B. JENIS-JENIS TRAUMA
Trauma mata berdasarkan penyebabnya dibagi ;
1) Mekanis :
Tumpul
Tajam
Tembus
2) Bahan Kimia :
Asam
Basa
3) Fisik :
Cahaya
Ledakan
Kebakaran
Blow out Fraktur
I.

TRAUMA MEKANIS
a. Trauma Tumpul
Trauma tumpul pada mata dapat diakibatkan benda yang keras atau benda
yang tidak keras, dimana benda tersebut dapat mengenai mata dengan keras
(kencang) ataupun lambat. Tingkatan dari rudapaksa mata ini tergantung dari besar,
berat, energi kinetik dari obyek.
Gelombang tekanan akibat dari rudapaksa mata menyebabkan :
1.

Tekanan yang sangat tinggi didalam bola mata.

2.

Perubahan dari bola mata.


3. Tekanan dalam bola mata akan menyebar antara cairan vitreous yang kental dan
jaringan sclera yang tidak elastis.

4. Akibatnya terjadi peregangan dan robeknya jaringan pada tempat dimana ada
perbedaan elastisitas, mis: daerah limbus, sudut iridocorneal, ligamentum Zinii,
corpus ciliare.
Respon dari jaringan terhadap rudapaksa mata tumpul :
1. Vasokonstriksi dari pembuluh darah perifer, sehingga terjadi iskemia dan
nekrosis lokal.
2. Diikuti dengan vasodilatasi, hiperpermeabilitas, aliran darah yang menurun.
3. Dinding pembuluh darah robek maka cairan jaringan dan isi sel akan menyebar
menuju jaringan sekitarnya sehingga terjadi edema dan perdarahan.
1. PALPEBRA
Suatu benturan tumpul bisa mendorong mata
ke

belakang

struktur

pada

sehingga

kemungkinan

permukaan

merusak

(kelopak

mata,

konjungtiva, sklera, kornea dan lensa) dan struktur


mata bagian belakang (retina dan persarafan).
Hematoma palpebra merupakan pembekakan
atau penimbunan darah di bawah kulit kelopak akibat pecahnya pembuluh darah
palpebral. Bila perdarahan terletak lebih dalam dan mengenai kedua kelopak dan
berbentuk kaca mata hitam, maka keadaan ini disebut hematoma kaca mata dan
merupakan keadaan yang gawat.
2. KONJUNGTIVA
Edema Konjungtiva
Jaringan konjungtiva yang bersifat selaput lendir dapat
menjadi kemotik pada setiap kelainannya, demikian pula akibat
trauma tumpul.
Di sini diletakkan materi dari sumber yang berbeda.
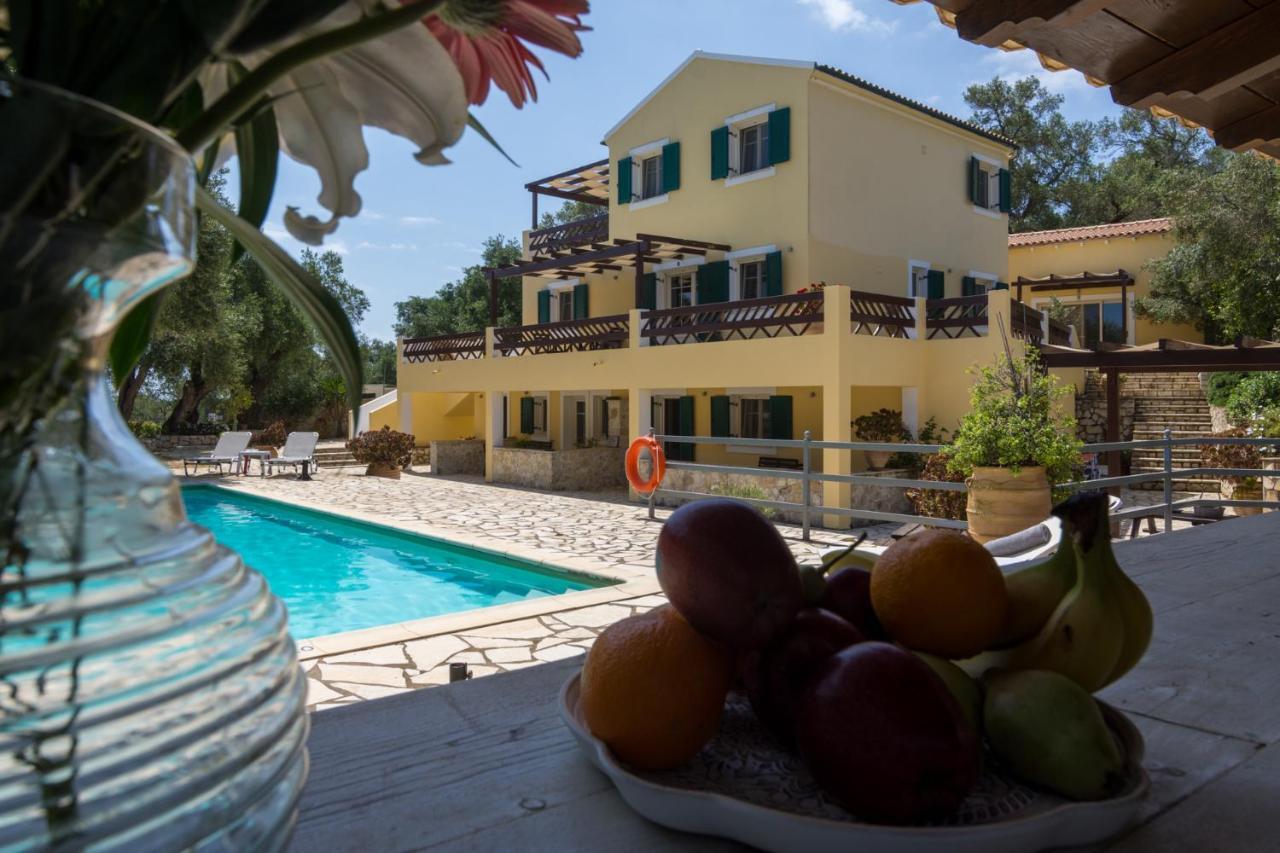 Villa Elaia Suites & Apartments No.2 Gaios Eksteriør bilde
Bila kelopak terpajan ke dunia luar
dan konjungtiva secara langsung kena angin tanpa
dapat mengedip, maka keadaan ini telah dapat
mengakibatkan edema pada konjungtiva.
Kemotik konjungtiva yang berat dapat mengakibatkan
palpebra tidak menutup sehingga bertambah rangsangan terhadap konjungtiva.
Pada edema konjungtiva dapat diberikan dekongestan untuk mencegah
pembendungan cairan didalam selaput lendir konjungtiva. Pada kemotik konjungtiva

berat dapat dilakukan insisi sehingga cairan konjungtiva kemotik keluar melalui insisi
tersebut.
Hematoma Subkonjungtiva
Terjadi akibat pecahnya pembuluh darah yang terdapat
pada atau dibawah konjungtiva, seperti arteri
konjungtiva dan arteri episklera.
Bila perdarahan ini terjadi akibat trauma
tumpul maka perlu dipastikan bahwa tidak terdapat
robekan dibawah jaringan konjungtiva atau sklera.
Kadang-kadang

hematoma

subkonjungtiva

menutupi keadaan mata yang lebih buruk seperti perforasi bola mata. Pemeriksaan
funduskopi adalah perlu pada setiap penderita dengan perdarahan subkonjungtiva
akibat trauma. Bila tekanan bola mata rendah dengan pupil lonjong disertai tajam
penglihatan menurun dan hematoma subkonjungtiva maka sebaiknya dilakukan
eksplorasi bola mata untuk mencari kemungkinan adanya ruptur bulbus okuli.
Pengobatan ini pada hematoma subkonjungtiva ialah dengan kompres hangat.
Perdarahan subkonjungtiva akan hilang atau diabsorpsi dalam 1-2 minggu tanpa
diobati.
3. KORNEA
Edema Kornea
Trauma tumpul yang keras atau cepat mengenai mata dapat
mengakibatkan edema kornea malahan ruptur membran
descement. Edema kornea akan memberikan keluhan
penglihatan kabur dan terlihatnya pelangi sekitar bola lampu
atau sumber cahaya yang dilihat. Kornea akan terlihat keruh
dengan uji placido yang positif.
Edema kornea yang berat dapat mengakibatkan masuknya serbukan sel radang dan
neovaskularisasi kedalam jaringan stroma kornea.
Pengobatan yang diberikan adalah larutan hipertonik seperti NaCl 5% atau larutan
garam hipertonik 2-8%, glukose 40% dan larutan albumin.
Bila terdapat peninggian tekanan bola mata maka diberikan azetolamida.
Pengobatan untuk menghilangkan rasa sakit dan memperbaiki tajam penglihatan
dengan lensa kontak lembek dan mungkin akibat kerjanya menekan kornea terjadi
pengurangan edema kornea.

Penyulit trauma kornea yang berat berupa terjadinya kerusakan membran


descement yang lama sehingga mengakibatkan keratopati bulosa yang akan
memberikan keluhan rasa sakit dan menurunkan tajam penglihatan akibat astimagtisme
ireguler.
Erosi Kornea
Erosi
kornea
terkelupasnya

epitel

merupakan
kornea

keadaan

yang

dapat

diakibatkan oleh gesekan keras pada epitel kornea.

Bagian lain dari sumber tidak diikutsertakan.